La promoción ideológica y discursiva por parte de la izquierda política de esta situación –en el terreno práctico la implicación es entusiasta, miren ustedes, País Vasco, Cataluña, Baleares o Galicia- resulta estupefaciente, que diría Ortega. No porque, a estas alturas, podamos creer que la socialdemocracia o los restos del naufragio comunista sean algo así como la sede natural de los valores democráticos, sino porque la tradición que forjaron y de la que provienen no bebía en el agua turbia de las identidades culturales y nacionales. Nunca han sido éstas su fuente. Es difícil aventurar las razones de este cambio, pero algo parece claro: la consolidación de la Unión Europea, que hace casi impensable un modelo social diferente al engendrado por la economía de mercado, y la desaparición de la referencia que representaba el mundo comunista han dejado sin base real la idea de una transformación radical de las condiciones de vida. De ahí que el lema “otro mundo es posible” suene hoy a nuestros oídos como un desideratum propio de movimientos juveniles y ONG, pero no como un programa político factible.
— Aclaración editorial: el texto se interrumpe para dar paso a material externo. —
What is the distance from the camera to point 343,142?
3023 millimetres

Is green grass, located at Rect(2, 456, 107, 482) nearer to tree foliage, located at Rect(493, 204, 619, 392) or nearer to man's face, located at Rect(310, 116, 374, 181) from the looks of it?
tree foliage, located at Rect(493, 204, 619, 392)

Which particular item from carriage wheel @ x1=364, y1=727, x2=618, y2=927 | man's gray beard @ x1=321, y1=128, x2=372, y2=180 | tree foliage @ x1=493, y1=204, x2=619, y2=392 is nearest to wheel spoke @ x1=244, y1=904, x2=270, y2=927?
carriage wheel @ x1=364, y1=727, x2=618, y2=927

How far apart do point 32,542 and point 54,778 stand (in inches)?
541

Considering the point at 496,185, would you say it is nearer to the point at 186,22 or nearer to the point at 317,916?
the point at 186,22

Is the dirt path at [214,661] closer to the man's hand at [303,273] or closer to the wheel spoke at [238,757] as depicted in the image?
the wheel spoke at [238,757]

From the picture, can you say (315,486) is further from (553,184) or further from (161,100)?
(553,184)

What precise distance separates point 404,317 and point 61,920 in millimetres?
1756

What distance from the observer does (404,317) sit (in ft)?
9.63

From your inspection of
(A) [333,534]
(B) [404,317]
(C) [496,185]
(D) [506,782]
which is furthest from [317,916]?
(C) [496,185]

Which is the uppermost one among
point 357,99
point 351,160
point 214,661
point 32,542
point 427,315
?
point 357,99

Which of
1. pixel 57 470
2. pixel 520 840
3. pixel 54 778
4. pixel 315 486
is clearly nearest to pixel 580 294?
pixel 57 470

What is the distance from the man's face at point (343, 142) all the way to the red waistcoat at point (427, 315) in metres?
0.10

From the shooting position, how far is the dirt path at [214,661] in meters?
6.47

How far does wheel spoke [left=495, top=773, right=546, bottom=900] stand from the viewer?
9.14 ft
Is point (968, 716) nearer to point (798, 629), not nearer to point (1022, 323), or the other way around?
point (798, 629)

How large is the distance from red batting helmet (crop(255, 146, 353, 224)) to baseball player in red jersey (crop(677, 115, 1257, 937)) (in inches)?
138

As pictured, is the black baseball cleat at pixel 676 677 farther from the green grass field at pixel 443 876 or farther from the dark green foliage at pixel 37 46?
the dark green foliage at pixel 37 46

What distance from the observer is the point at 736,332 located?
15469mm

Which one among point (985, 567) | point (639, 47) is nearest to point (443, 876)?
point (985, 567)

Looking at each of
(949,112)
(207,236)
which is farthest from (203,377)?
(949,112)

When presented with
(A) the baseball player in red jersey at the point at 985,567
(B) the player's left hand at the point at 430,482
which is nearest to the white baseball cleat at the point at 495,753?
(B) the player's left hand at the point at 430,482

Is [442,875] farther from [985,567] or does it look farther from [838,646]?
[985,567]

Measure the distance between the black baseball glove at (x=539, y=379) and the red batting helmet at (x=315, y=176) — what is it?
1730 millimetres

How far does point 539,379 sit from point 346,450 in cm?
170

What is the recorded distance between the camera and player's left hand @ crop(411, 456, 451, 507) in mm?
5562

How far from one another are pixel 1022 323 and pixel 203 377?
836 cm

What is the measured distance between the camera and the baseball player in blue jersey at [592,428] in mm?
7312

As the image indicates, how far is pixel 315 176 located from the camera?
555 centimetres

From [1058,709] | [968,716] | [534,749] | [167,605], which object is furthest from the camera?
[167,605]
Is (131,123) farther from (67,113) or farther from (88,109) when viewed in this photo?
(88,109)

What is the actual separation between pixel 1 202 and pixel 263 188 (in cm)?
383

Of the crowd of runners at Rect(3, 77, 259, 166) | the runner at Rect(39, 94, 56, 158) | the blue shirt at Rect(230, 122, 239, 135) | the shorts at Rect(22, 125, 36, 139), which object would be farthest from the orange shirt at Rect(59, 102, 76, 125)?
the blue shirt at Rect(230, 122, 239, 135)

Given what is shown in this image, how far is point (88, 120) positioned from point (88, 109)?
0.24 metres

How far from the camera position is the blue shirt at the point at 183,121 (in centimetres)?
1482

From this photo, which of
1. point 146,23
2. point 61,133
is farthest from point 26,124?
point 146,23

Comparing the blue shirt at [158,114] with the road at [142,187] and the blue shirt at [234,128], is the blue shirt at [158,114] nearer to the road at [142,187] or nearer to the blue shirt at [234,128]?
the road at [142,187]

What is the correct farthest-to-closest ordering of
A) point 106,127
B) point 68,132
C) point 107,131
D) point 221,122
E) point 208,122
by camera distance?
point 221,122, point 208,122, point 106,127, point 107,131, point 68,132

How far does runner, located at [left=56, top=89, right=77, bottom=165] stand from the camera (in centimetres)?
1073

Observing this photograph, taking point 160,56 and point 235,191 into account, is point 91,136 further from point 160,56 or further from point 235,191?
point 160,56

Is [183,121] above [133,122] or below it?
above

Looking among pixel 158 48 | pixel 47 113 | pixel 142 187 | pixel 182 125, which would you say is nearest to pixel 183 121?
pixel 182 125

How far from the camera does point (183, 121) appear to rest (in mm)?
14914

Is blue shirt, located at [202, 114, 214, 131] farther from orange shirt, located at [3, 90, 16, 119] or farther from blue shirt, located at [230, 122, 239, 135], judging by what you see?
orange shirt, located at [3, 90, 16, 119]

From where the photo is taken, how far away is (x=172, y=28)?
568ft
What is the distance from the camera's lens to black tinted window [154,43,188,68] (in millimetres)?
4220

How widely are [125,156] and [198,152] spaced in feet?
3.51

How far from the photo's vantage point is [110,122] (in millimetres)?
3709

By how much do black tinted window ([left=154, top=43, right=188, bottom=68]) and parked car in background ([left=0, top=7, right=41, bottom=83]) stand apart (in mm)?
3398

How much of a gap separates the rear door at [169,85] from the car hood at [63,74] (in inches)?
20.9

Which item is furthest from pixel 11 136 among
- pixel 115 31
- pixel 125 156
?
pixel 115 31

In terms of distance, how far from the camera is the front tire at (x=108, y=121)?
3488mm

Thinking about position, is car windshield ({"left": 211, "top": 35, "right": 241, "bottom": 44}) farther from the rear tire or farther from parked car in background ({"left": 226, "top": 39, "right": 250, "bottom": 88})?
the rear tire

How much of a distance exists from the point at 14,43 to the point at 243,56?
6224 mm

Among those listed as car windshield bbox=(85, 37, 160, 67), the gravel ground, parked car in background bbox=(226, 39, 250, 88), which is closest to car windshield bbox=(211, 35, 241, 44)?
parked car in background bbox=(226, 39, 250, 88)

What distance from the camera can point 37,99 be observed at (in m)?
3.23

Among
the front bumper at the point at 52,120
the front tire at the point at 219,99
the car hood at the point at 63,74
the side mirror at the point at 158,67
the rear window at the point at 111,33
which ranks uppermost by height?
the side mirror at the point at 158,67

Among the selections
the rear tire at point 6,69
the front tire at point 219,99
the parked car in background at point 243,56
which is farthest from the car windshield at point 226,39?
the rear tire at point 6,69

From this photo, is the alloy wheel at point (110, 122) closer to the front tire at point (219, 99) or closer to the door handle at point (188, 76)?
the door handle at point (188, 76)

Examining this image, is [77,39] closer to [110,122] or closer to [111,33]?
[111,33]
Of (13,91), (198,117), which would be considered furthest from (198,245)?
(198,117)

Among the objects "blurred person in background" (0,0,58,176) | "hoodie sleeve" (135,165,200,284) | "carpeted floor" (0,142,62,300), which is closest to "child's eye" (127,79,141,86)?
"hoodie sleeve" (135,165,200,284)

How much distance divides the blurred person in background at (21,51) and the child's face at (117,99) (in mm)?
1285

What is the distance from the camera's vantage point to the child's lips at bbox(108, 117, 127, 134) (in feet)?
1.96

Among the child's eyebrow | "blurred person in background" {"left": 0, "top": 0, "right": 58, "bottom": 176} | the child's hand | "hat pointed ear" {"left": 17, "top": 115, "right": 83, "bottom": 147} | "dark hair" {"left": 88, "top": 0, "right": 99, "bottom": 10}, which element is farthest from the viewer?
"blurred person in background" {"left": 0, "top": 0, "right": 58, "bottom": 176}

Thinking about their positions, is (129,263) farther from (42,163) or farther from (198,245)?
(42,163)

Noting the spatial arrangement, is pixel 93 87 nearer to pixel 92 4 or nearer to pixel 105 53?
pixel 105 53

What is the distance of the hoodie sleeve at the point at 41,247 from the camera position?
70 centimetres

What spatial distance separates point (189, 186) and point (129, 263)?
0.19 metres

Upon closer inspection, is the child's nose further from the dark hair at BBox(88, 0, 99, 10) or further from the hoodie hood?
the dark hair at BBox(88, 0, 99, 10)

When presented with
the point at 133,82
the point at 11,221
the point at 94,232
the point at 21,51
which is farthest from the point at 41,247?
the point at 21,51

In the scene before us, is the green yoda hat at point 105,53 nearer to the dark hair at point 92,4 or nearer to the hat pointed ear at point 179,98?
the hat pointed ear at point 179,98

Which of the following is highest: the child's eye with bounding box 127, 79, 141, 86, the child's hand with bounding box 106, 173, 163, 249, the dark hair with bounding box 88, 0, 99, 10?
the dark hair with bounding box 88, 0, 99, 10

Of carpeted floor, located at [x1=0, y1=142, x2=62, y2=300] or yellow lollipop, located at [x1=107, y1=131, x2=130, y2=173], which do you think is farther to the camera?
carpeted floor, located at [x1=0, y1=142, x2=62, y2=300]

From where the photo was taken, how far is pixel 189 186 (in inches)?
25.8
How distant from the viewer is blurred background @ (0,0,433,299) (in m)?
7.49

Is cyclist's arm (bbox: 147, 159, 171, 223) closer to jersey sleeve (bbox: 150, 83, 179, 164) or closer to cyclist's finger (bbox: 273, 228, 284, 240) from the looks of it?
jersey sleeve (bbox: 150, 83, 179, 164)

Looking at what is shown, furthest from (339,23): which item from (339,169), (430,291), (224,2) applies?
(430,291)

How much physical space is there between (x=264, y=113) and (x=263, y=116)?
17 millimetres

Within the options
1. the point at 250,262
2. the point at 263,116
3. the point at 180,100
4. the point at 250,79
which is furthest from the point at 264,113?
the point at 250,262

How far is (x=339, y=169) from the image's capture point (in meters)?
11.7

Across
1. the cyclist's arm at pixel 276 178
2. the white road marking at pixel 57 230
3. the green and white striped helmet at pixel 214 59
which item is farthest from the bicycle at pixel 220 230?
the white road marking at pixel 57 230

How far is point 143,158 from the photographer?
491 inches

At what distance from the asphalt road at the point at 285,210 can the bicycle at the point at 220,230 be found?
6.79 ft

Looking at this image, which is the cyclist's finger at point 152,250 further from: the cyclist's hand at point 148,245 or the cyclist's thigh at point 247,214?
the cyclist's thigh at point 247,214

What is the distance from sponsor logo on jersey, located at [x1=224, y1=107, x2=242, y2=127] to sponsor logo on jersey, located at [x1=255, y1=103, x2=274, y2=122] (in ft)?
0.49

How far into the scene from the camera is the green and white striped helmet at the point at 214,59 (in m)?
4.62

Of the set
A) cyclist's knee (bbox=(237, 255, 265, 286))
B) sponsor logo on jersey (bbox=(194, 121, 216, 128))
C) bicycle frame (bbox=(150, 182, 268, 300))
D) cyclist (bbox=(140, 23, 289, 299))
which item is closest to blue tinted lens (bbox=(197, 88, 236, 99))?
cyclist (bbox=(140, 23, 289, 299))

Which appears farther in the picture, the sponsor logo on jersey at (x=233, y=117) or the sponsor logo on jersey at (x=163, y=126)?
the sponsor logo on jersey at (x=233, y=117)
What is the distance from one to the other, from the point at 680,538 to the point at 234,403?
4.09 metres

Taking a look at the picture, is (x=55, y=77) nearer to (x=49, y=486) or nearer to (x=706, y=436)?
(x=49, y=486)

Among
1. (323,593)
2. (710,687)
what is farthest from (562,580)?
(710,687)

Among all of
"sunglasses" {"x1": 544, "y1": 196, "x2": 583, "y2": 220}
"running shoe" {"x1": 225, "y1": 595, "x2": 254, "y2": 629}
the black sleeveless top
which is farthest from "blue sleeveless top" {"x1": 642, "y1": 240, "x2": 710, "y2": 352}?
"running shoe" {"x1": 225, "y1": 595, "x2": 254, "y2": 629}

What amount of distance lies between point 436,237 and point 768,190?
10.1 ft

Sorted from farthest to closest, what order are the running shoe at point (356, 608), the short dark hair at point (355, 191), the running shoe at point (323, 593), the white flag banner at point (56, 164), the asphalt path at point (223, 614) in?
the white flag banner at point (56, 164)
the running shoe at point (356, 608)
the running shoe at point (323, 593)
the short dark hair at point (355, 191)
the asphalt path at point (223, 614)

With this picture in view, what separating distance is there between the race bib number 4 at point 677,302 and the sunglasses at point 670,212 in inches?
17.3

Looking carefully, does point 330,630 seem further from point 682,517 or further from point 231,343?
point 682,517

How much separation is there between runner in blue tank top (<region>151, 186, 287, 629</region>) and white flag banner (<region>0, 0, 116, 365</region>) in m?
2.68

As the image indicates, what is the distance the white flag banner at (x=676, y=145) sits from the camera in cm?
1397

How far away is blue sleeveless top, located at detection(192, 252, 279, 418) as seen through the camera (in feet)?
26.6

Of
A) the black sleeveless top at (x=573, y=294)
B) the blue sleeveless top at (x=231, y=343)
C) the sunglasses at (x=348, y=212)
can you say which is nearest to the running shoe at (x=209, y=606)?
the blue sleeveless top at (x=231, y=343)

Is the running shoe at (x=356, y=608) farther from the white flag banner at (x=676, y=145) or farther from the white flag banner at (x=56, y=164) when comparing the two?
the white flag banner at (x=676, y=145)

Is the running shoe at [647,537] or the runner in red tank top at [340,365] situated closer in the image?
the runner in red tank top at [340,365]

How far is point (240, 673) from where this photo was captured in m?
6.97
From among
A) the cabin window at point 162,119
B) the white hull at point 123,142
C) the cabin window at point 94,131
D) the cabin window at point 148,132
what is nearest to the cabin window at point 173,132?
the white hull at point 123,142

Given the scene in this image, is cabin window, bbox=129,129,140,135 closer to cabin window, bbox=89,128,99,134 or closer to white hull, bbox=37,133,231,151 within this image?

Perdida la creencia en un cambio profundo (¡cuántas cosas revelaría un estudio detenido de la semántica de “cambio” en la política posmoderna!) y limitada a la gestión más o menos eficaz de lo que hay, los agentes políticos de la izquierda no saben ya cómo competir con una fuerza uniforme en lo esencial, simple en la visión de su papel político, que aspira, ella sí, a un cambio radical (la independencia de “este pueblo” de turno, aspiración que, desde luego, nada tiene que ver con el cambio que antaño preconizaba el socialismo), y que actúa de la manera tenaz y coriácea que a Franco le habría encantado para su minoría inasequible al desaliento. Pero, sobre todo, una fuerza con una capacidad de inocular representaciones míticas movilizadoras en la conciencia de los individuos (con el terrorismo como expresión última), de la que carecen hoy tanto la izquierda como la derecha liberal.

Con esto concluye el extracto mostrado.